WORK TASK: Every single entry must be reproduced precisely.

Records from a collection:
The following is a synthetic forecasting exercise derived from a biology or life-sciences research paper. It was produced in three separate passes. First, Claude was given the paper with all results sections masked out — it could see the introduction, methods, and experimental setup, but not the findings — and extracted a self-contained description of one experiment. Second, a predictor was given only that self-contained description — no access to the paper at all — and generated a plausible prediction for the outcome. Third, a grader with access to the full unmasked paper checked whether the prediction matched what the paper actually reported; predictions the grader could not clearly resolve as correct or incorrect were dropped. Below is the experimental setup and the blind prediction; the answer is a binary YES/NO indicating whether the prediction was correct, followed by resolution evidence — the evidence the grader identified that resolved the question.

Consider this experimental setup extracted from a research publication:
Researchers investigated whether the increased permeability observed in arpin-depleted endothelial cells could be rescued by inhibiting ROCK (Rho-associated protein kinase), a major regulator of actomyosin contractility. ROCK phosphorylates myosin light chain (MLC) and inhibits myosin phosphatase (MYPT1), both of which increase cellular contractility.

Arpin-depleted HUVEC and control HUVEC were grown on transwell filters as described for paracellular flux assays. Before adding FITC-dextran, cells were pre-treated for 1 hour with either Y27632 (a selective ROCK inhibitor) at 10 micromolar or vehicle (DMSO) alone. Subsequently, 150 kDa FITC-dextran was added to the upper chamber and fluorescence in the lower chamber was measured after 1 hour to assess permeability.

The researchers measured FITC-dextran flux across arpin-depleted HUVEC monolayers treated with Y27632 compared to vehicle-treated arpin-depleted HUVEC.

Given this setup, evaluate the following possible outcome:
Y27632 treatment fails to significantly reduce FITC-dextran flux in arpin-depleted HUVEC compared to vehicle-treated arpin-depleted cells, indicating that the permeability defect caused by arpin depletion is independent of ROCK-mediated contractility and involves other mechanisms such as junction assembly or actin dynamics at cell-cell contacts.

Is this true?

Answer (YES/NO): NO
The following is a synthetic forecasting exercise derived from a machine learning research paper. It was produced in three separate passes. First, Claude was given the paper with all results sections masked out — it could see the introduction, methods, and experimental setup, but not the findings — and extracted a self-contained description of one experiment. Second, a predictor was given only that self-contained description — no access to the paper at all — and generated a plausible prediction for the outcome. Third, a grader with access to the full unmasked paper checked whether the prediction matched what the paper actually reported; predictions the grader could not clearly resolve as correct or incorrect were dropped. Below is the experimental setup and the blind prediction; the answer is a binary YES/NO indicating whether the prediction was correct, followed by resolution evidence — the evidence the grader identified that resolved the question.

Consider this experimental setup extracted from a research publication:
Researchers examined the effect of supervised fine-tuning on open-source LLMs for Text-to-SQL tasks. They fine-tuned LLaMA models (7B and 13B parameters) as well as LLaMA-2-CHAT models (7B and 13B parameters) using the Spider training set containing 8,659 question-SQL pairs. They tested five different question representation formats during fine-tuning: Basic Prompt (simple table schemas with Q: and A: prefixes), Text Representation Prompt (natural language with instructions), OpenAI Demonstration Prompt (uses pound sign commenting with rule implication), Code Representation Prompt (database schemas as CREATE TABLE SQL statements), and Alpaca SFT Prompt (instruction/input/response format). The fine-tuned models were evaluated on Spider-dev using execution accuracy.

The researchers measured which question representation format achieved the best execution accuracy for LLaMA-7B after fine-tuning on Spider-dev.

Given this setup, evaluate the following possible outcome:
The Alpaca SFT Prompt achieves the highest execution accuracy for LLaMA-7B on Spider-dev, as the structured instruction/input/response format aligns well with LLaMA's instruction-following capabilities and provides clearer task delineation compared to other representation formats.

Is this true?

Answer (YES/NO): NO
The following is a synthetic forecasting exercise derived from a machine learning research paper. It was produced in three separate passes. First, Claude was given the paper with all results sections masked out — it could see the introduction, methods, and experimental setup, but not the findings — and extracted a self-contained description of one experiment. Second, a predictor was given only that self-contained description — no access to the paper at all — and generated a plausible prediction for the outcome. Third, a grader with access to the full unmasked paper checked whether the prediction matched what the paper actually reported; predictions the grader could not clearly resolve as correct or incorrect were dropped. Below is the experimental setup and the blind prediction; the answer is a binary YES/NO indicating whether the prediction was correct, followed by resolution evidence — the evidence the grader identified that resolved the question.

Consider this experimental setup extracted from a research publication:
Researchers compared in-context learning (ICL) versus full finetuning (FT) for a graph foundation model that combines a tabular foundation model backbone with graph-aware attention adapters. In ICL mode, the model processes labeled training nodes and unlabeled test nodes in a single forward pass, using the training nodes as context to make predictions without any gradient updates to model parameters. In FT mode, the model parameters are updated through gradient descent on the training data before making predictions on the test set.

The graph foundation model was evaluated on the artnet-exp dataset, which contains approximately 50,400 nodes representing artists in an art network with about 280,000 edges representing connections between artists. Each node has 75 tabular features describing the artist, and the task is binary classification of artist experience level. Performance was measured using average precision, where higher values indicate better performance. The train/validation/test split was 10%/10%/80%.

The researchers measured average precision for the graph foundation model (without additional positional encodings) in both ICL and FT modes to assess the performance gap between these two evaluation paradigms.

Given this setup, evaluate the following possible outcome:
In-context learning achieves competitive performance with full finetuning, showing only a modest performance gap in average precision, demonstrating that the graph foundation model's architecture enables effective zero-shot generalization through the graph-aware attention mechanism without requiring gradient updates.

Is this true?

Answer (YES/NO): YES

FINISHED EXERCISE:
The following is a synthetic forecasting exercise derived from a biology or life-sciences research paper. It was produced in three separate passes. First, Claude was given the paper with all results sections masked out — it could see the introduction, methods, and experimental setup, but not the findings — and extracted a self-contained description of one experiment. Second, a predictor was given only that self-contained description — no access to the paper at all — and generated a plausible prediction for the outcome. Third, a grader with access to the full unmasked paper checked whether the prediction matched what the paper actually reported; predictions the grader could not clearly resolve as correct or incorrect were dropped. Below is the experimental setup and the blind prediction; the answer is a binary YES/NO indicating whether the prediction was correct, followed by resolution evidence — the evidence the grader identified that resolved the question.

Consider this experimental setup extracted from a research publication:
Researchers investigated whether the increased permeability observed in arpin-depleted endothelial cells could be rescued by inhibiting ROCK (Rho-associated protein kinase), a major regulator of actomyosin contractility. ROCK phosphorylates myosin light chain (MLC) and inhibits myosin phosphatase (MYPT1), both of which increase cellular contractility.

Arpin-depleted HUVEC and control HUVEC were grown on transwell filters as described for paracellular flux assays. Before adding FITC-dextran, cells were pre-treated for 1 hour with either Y27632 (a selective ROCK inhibitor) at 10 micromolar or vehicle (DMSO) alone. Subsequently, 150 kDa FITC-dextran was added to the upper chamber and fluorescence in the lower chamber was measured after 1 hour to assess permeability.

The researchers measured FITC-dextran flux across arpin-depleted HUVEC monolayers treated with Y27632 compared to vehicle-treated arpin-depleted HUVEC.

Given this setup, evaluate the following possible outcome:
Y27632 treatment fails to significantly reduce FITC-dextran flux in arpin-depleted HUVEC compared to vehicle-treated arpin-depleted cells, indicating that the permeability defect caused by arpin depletion is independent of ROCK-mediated contractility and involves other mechanisms such as junction assembly or actin dynamics at cell-cell contacts.

Is this true?

Answer (YES/NO): NO
The following is a synthetic forecasting exercise derived from a machine learning research paper. It was produced in three separate passes. First, Claude was given the paper with all results sections masked out — it could see the introduction, methods, and experimental setup, but not the findings — and extracted a self-contained description of one experiment. Second, a predictor was given only that self-contained description — no access to the paper at all — and generated a plausible prediction for the outcome. Third, a grader with access to the full unmasked paper checked whether the prediction matched what the paper actually reported; predictions the grader could not clearly resolve as correct or incorrect were dropped. Below is the experimental setup and the blind prediction; the answer is a binary YES/NO indicating whether the prediction was correct, followed by resolution evidence — the evidence the grader identified that resolved the question.

Consider this experimental setup extracted from a research publication:
Researchers examined the effect of supervised fine-tuning on open-source LLMs for Text-to-SQL tasks. They fine-tuned LLaMA models (7B and 13B parameters) as well as LLaMA-2-CHAT models (7B and 13B parameters) using the Spider training set containing 8,659 question-SQL pairs. They tested five different question representation formats during fine-tuning: Basic Prompt (simple table schemas with Q: and A: prefixes), Text Representation Prompt (natural language with instructions), OpenAI Demonstration Prompt (uses pound sign commenting with rule implication), Code Representation Prompt (database schemas as CREATE TABLE SQL statements), and Alpaca SFT Prompt (instruction/input/response format). The fine-tuned models were evaluated on Spider-dev using execution accuracy.

The researchers measured which question representation format achieved the best execution accuracy for LLaMA-7B after fine-tuning on Spider-dev.

Given this setup, evaluate the following possible outcome:
The Alpaca SFT Prompt achieves the highest execution accuracy for LLaMA-7B on Spider-dev, as the structured instruction/input/response format aligns well with LLaMA's instruction-following capabilities and provides clearer task delineation compared to other representation formats.

Is this true?

Answer (YES/NO): NO
The following is a synthetic forecasting exercise derived from a machine learning research paper. It was produced in three separate passes. First, Claude was given the paper with all results sections masked out — it could see the introduction, methods, and experimental setup, but not the findings — and extracted a self-contained description of one experiment. Second, a predictor was given only that self-contained description — no access to the paper at all — and generated a plausible prediction for the outcome. Third, a grader with access to the full unmasked paper checked whether the prediction matched what the paper actually reported; predictions the grader could not clearly resolve as correct or incorrect were dropped. Below is the experimental setup and the blind prediction; the answer is a binary YES/NO indicating whether the prediction was correct, followed by resolution evidence — the evidence the grader identified that resolved the question.

Consider this experimental setup extracted from a research publication:
Researchers compared in-context learning (ICL) versus full finetuning (FT) for a graph foundation model that combines a tabular foundation model backbone with graph-aware attention adapters. In ICL mode, the model processes labeled training nodes and unlabeled test nodes in a single forward pass, using the training nodes as context to make predictions without any gradient updates to model parameters. In FT mode, the model parameters are updated through gradient descent on the training data before making predictions on the test set.

The graph foundation model was evaluated on the artnet-exp dataset, which contains approximately 50,400 nodes representing artists in an art network with about 280,000 edges representing connections between artists. Each node has 75 tabular features describing the artist, and the task is binary classification of artist experience level. Performance was measured using average precision, where higher values indicate better performance. The train/validation/test split was 10%/10%/80%.

The researchers measured average precision for the graph foundation model (without additional positional encodings) in both ICL and FT modes to assess the performance gap between these two evaluation paradigms.

Given this setup, evaluate the following possible outcome:
In-context learning achieves competitive performance with full finetuning, showing only a modest performance gap in average precision, demonstrating that the graph foundation model's architecture enables effective zero-shot generalization through the graph-aware attention mechanism without requiring gradient updates.

Is this true?

Answer (YES/NO): YES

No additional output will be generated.